_Excerpted text_
==============================

I'm mad that we got hosed with a bad contract and reputed chemistry killing chucker and a tweener backup.


----------



## ehizzy3 (Jun 12, 2006)

francis wont be on the team

and the best offseason to sign fa is next year so thats good


----------



## ProZach (Oct 13, 2005)

MAS RipCity said:


> I think we are all jsut mad we couldn't get more for Zach



Uh, duh. 

It's not just that we basically gave him away, we even made Isiah Thomas look good to New York Fans... Think about that... We made him look good..!!!! MY GOD!!!


----------



## cimalee (Apr 17, 2003)

i agree with you mas i think francis contract is the thing that makes me wanna puke


----------



## Oldmangrouch (Feb 11, 2003)

A bad trade would have been getting nothing for Zach. This deal went way beyond that. It makes the team worse. 

Doing nothing would have been a far superior option. I keep trying to tell people - once you decide you "must" trade a player, you are setting yourselves up to get shafted.


----------



## Ed O (Dec 30, 2002)

MAS RipCity said:


> And we will cut 30 mill in cap space in 2 years.


Where does this number come from? You're the second person to quote it and it's TOTALLY wrong.

Zach makes $16m the year after Francis's contract expires. So it's a MAXIMUM of $16m in salary cap savings.

That doesn't mean we'll be under the cap by $16m. Just that we'll be $16m lower.

And that, of course, assumes that we just let Channing walk. The thing is that the Blazers will probably make the qualifying offer at $4.26m... and they might sign him to a bigger, long-term deal.

In other words, it's about $11.5m in cap savings. 

Ed O.


----------



## Spoolie Gee (Feb 3, 2005)

The Zach deal was HORRIBLE but it's not the end of the world. We're all overracting a little right now. Our future is JUST as bright was it was a few hours ago.


----------



## Ed O (Dec 30, 2002)

Spoolie Gee said:


> The Zach deal was HORRIBLE but it's not the end of the world. We're all overracting a little right now. Our future is JUST as bright was it was a few hours ago.


How is that possible?

A bad deal makes the future less bright.

This was a bad, bad deal.

Ed O.


----------



## alext42083 (Nov 7, 2003)

==============================

Reproduce word for word the part of the forum thread about the Zach trade between "Zach makes $16m" and "in cap savings.", inclusive.

_Records_
==============================

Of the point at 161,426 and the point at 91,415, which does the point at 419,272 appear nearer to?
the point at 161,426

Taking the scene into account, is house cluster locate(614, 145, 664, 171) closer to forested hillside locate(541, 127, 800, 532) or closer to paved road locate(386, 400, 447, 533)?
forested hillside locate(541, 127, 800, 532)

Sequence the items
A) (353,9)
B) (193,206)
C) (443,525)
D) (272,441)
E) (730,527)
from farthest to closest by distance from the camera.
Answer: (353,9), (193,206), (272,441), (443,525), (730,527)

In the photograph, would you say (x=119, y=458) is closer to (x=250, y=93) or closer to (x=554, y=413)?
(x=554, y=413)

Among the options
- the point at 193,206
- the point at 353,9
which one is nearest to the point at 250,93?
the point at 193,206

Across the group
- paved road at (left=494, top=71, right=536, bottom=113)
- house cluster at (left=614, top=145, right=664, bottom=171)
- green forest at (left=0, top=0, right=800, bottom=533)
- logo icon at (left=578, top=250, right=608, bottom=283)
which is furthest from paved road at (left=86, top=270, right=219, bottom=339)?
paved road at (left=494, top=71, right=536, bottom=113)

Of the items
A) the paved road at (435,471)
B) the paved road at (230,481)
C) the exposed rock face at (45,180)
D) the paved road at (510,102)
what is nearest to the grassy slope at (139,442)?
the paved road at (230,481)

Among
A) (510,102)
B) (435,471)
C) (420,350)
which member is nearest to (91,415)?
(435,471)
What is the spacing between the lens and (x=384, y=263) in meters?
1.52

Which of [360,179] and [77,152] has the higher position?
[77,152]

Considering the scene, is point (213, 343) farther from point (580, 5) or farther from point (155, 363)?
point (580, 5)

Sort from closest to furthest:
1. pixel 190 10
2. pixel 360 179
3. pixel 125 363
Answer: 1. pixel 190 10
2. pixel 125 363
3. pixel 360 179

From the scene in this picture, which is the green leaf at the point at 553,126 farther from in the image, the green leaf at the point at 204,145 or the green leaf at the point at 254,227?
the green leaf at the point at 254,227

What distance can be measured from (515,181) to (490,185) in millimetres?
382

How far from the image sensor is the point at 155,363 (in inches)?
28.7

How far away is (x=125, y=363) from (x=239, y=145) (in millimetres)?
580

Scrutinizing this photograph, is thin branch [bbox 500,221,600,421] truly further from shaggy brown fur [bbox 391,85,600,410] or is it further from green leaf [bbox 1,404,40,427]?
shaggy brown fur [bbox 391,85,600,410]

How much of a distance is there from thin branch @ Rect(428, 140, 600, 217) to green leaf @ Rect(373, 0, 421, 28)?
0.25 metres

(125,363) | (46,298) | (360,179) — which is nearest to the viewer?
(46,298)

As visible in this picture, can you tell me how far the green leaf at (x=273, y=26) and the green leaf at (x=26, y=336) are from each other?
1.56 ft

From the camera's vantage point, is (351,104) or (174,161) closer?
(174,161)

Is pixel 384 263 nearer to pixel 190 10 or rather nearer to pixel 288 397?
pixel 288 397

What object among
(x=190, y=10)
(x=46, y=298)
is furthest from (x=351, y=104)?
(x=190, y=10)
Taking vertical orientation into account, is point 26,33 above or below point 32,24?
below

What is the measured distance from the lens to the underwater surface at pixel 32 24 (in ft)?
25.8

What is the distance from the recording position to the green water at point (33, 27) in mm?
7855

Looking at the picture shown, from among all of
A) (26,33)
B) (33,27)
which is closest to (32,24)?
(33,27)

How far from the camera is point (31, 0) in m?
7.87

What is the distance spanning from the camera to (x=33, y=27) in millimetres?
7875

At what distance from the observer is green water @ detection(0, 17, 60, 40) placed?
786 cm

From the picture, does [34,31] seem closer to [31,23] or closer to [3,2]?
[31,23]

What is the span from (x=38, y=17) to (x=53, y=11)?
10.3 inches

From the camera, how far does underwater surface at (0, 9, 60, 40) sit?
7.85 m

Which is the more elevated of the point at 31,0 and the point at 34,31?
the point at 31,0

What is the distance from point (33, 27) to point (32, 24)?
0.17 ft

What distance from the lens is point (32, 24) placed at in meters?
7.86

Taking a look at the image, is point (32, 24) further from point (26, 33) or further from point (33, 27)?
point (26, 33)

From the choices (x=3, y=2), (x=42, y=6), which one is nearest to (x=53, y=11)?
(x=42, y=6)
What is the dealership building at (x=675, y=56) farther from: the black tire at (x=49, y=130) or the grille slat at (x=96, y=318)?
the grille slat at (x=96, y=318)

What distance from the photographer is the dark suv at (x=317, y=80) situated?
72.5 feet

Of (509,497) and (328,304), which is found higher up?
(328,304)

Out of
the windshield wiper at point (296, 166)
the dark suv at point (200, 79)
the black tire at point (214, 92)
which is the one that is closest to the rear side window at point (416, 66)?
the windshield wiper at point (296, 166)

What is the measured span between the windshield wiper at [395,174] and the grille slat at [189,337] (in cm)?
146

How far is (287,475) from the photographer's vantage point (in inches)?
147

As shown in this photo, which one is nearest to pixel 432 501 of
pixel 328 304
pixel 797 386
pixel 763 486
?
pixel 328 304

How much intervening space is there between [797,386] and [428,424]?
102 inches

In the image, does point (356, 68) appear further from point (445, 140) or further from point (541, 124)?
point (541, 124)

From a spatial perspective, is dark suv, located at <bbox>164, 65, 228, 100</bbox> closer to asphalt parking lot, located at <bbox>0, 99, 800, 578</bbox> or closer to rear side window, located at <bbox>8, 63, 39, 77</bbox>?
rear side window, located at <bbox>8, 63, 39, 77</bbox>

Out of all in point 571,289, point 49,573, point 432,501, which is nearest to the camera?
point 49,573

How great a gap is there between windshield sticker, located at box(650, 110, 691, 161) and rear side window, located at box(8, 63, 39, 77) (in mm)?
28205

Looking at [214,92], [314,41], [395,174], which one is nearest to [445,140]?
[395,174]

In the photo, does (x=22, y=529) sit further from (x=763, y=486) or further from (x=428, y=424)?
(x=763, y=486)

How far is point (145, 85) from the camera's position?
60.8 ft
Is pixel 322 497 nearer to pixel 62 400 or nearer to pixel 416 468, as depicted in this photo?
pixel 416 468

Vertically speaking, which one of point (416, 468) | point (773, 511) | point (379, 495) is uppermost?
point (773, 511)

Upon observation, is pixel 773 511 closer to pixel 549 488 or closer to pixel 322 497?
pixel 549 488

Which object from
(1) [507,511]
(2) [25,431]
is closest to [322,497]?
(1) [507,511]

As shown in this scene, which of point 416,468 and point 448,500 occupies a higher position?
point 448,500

==============================

_Worked solution_
Zach makes $16m the year after Francis's contract expires. So it's a MAXIMUM of $16m in salary cap savings.

That doesn't mean we'll be under the cap by $16m. Just that we'll be $16m lower.

And that, of course, assumes that we just let Channing walk. The thing is that the Blazers will probably make the qualifying offer at $4.26m... and they might sign him to a bigger, long-term deal.

In other words, it's about $11.5m in cap savings.